What is it?
It is estimated that 15-20% of the world’s population is neurodivergent (*Doyle, 2020). Neurodivergence is used to describe people who have variability in their mental processing profiles contributing to distinct differences in their abilities to perform daily life activities. Although some people have challenges that are easily observed, many neurodivergent people have difficulty with the internal processing of information resulting in an “invisible disability” that is often interpreted as inappropriate or unacceptable behaviors that people are choosing to do.
Throughout history, the daily challenges that neurodivergent people experienced in educational, employment, community, and home settings were often met with a lack of sensitivity and humanity that marginalized their value in society. This lack of support resulted in an added layer of trauma as they struggled through the difficulty of completing life’s daily tasks while being rejected and viewed as inferior due to their difficulties.
In the late 1990s, Judy Singer, an Australian sociologist coined the term “neurodiversity”. Neurodiversity acknowledges the natural variation in human neurological development, promotes acceptance and seeing strength in the differences that such diversity provides, and endorses the need to provide support to such differences with dignity and respect. Neurodiversity is a complete shift in how we perceive people and support their needs. Neurodiversity facilitates spaces of acceptance and appreciation leading to a decrease in traumatic engagements and experiences.
Understanding and adopting a neurodiversity-affirming mindset and practice will help to create a bi-directional culture of empathy and respect that aligns with the compassionate principles of a trauma-informed practice.
Who Should Join
- Individuals interested in understanding neurodiversity.
- Healthcare professionals (All varieties – traditional to homeopathic professionals)
- Educators (All levels)
- Corporate administrators and staff
- Small business owners and staff
- Community Workers
- You will learn at least four common neurodiverse conditions and how their challenges may impact daily life experiences.
- You will be able to explain three models of disability and their impact on neurodivergent individuals.
- You will come to understand the principles of neurodiversity and its relevance to trauma-informed care.
*Doyle, N. (2020). Neurodiversity at work: A biopsychosocial model and the impact on working adults. British Medical Bulletin, 135, 108-125. https://doi.org.10.1093/bmb/ldaa021
Meet Your Host
Dr. Aieshea Banks is a licensed and nationally certified speech-language pathologist (SLP). She began her career as a clinical SLP in 2003. Over the span of her career, she has worked with individuals with suspected or identified communication challenges from pediatric through adulthood in a variety of settings. Although her clinical experience includes a wide range of communication profiles, she has worked predominantly with individuals who neurodevelopmental conditions and developmental disabilities.

★ ★ ★ ★ ★ ★ ★

Aim of the task
List each group that the neurodiversity text names under "Who Should Join".

★ ★ ★ ★ ★ ★ ★

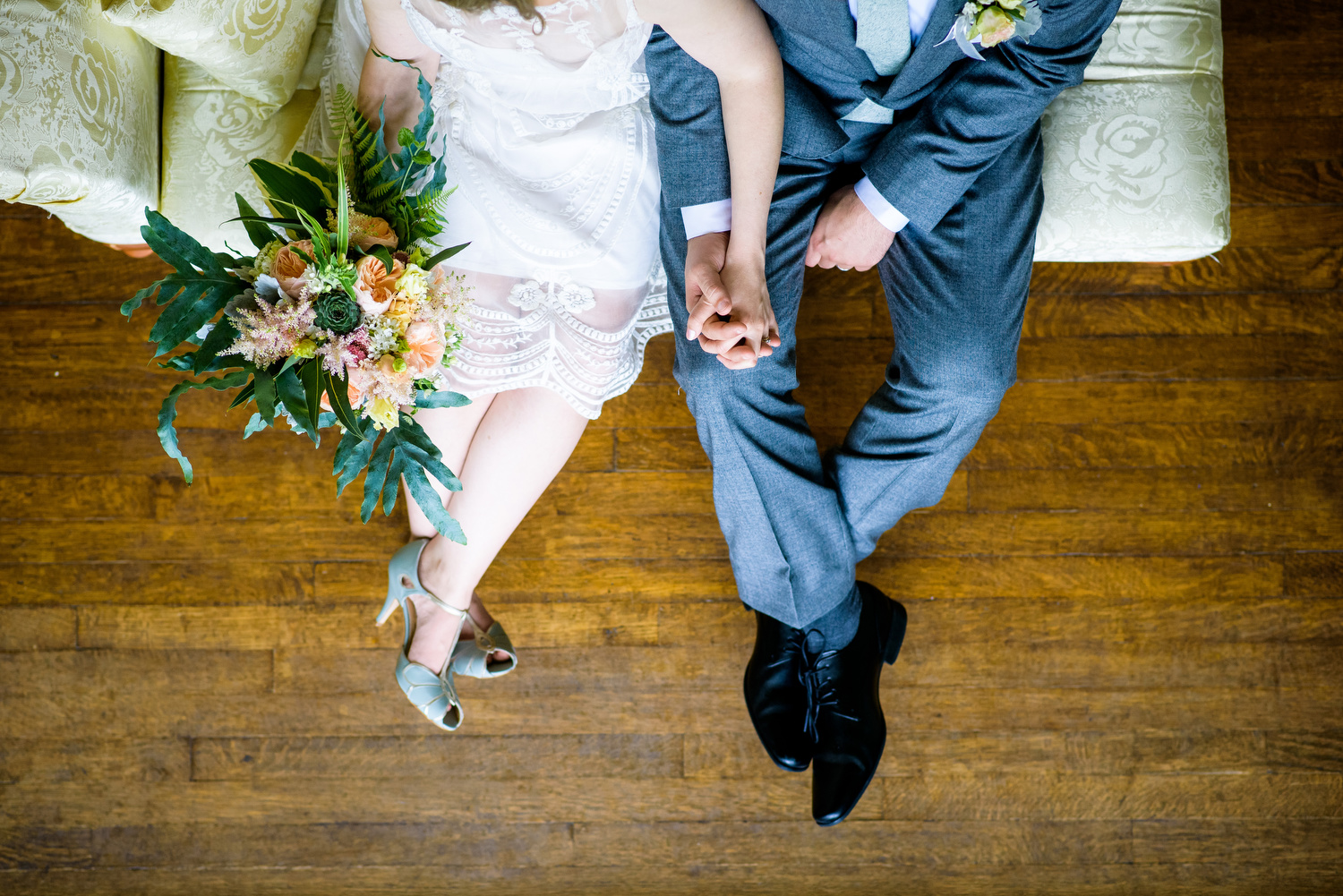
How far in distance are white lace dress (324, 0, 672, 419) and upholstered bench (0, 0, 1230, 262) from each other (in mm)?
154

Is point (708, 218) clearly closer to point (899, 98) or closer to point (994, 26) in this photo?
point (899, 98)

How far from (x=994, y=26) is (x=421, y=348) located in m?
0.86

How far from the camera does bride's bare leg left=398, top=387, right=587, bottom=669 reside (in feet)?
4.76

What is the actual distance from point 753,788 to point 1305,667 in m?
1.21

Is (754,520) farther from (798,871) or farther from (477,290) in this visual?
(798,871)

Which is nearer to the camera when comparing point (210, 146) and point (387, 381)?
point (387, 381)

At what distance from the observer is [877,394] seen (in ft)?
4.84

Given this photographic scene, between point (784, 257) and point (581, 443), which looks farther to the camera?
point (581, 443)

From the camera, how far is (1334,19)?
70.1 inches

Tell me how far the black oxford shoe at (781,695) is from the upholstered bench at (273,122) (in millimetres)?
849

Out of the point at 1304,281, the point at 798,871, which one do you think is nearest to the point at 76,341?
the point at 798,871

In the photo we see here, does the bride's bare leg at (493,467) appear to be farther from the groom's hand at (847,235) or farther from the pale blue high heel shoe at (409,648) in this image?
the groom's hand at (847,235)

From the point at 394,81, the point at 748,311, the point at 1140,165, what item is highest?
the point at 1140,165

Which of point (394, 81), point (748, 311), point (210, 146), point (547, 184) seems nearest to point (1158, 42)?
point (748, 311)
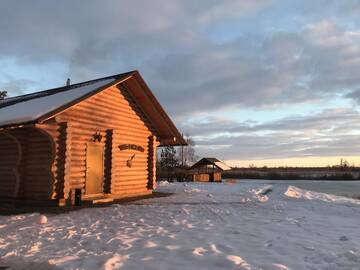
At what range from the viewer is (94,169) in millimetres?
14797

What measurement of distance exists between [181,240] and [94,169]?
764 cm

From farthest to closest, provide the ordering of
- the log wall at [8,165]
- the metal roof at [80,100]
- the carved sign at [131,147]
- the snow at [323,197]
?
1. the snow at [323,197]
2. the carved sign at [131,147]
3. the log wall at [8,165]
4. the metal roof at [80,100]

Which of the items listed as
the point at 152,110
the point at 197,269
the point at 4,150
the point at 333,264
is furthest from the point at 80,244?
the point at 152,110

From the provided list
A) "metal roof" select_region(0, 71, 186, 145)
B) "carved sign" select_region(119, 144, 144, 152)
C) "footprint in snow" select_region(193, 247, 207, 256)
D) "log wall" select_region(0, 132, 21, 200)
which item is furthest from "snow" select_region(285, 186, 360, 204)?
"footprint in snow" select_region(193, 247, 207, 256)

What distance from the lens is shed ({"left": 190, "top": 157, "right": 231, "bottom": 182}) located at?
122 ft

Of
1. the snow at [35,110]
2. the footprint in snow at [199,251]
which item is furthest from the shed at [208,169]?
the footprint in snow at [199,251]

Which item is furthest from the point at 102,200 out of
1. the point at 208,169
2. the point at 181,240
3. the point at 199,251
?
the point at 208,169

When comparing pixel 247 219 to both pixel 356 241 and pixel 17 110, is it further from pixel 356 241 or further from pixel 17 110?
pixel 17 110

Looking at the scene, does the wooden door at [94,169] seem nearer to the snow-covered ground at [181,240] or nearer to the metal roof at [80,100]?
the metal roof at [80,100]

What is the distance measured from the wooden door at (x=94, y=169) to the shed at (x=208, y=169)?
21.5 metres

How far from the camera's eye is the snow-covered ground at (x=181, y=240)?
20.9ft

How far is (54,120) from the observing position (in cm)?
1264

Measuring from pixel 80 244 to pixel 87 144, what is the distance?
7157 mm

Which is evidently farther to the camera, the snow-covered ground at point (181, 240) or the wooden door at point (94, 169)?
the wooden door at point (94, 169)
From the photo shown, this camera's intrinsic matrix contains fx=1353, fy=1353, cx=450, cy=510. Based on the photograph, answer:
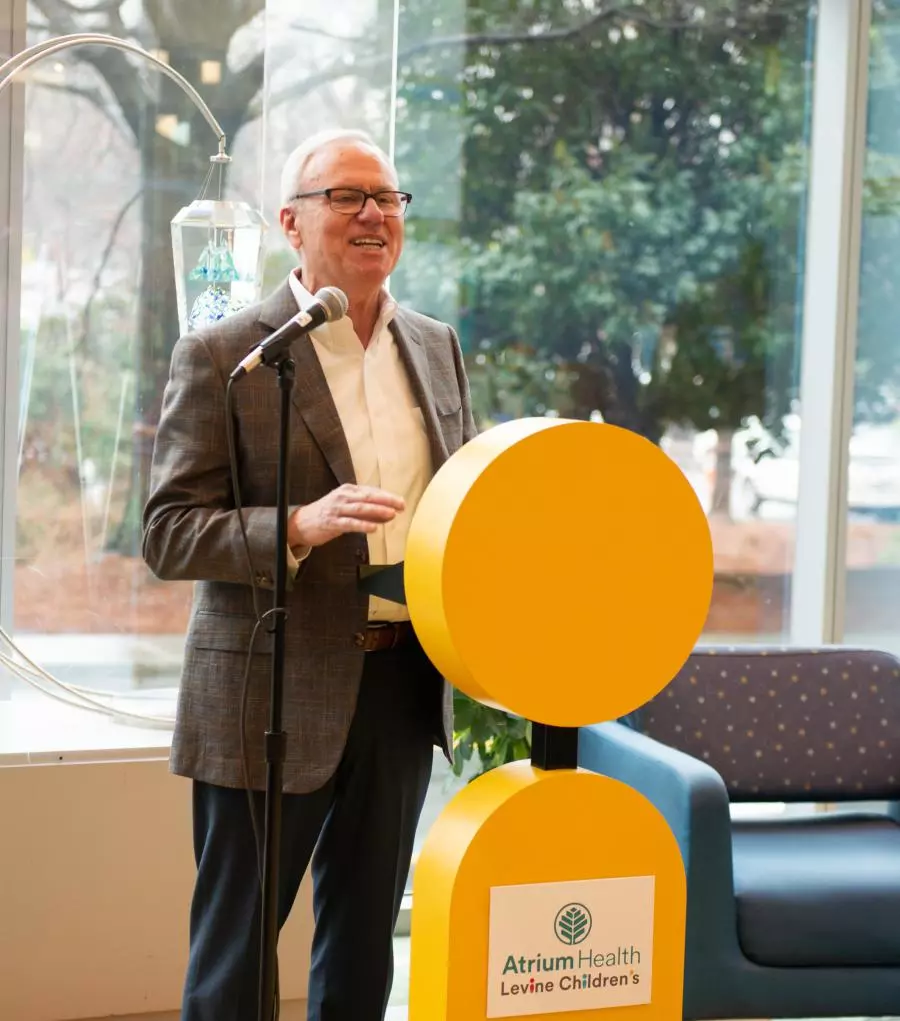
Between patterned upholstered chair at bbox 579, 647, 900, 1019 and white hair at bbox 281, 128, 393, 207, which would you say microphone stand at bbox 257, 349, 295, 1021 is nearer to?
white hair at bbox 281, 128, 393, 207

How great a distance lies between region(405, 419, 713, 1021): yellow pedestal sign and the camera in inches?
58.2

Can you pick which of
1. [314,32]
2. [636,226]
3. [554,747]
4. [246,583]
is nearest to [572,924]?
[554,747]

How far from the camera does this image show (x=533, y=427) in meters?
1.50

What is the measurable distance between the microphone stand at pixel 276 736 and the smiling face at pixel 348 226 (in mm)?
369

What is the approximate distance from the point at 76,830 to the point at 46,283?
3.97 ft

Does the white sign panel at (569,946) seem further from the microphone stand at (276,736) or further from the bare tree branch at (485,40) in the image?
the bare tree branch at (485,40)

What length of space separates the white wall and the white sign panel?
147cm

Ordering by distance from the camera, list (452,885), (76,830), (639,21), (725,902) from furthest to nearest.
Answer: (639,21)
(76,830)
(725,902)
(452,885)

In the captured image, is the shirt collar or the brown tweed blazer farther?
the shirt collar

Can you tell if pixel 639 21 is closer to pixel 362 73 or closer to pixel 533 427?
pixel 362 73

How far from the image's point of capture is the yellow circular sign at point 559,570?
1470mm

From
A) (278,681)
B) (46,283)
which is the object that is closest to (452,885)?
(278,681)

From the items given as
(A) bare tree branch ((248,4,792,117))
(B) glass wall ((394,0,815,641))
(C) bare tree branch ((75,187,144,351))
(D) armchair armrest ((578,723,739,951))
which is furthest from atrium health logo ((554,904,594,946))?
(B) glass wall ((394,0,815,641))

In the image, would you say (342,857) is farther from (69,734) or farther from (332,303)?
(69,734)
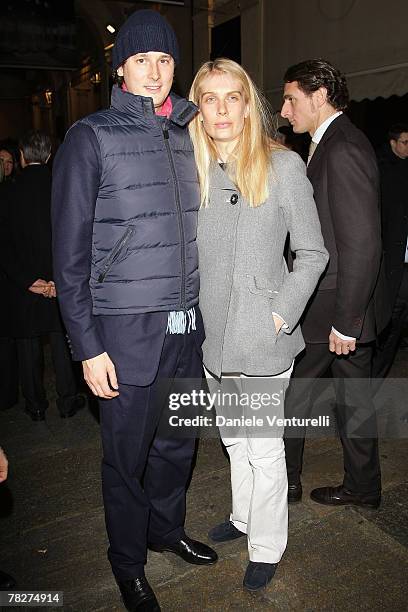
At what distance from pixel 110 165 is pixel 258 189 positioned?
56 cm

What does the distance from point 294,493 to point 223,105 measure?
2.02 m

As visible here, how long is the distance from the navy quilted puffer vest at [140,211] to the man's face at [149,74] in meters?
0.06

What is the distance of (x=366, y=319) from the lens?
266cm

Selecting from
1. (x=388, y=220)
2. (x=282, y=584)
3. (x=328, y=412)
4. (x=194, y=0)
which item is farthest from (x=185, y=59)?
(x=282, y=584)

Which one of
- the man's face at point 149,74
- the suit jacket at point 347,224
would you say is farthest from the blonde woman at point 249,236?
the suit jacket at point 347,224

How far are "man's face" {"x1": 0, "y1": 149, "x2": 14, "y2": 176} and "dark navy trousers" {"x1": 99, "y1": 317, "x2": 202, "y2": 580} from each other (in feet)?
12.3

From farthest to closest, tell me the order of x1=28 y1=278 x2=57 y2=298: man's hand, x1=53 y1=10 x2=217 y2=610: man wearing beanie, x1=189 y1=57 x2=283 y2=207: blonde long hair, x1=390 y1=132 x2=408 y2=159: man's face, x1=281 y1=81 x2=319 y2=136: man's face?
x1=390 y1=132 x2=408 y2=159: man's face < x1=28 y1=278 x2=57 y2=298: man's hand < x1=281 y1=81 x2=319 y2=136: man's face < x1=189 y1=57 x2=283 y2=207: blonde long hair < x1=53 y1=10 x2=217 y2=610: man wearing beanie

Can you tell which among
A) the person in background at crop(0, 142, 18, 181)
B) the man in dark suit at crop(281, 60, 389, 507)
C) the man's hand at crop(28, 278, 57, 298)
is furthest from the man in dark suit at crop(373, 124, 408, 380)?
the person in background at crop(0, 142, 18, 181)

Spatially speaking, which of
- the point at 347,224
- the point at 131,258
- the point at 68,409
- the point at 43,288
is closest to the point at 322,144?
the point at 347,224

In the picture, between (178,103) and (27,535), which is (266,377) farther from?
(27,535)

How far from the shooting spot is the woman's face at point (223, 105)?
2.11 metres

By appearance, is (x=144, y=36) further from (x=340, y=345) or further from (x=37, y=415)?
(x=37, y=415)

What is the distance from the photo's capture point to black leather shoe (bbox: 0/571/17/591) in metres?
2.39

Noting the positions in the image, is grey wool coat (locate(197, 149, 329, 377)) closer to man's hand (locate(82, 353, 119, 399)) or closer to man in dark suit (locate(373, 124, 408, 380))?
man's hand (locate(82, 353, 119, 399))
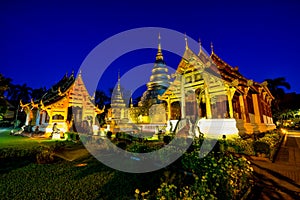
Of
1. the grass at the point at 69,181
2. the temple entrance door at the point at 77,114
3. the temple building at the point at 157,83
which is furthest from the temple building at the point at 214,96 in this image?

★ ★ ★ ★ ★ ★ ★

Solution for this problem
- Individuals interested in understanding neurodiversity
- Healthcare professionals (all varieties, traditional to homeopathic)
- Educators (all levels)
- Corporate administrators and staff
- Small business owners and staff
- Community workers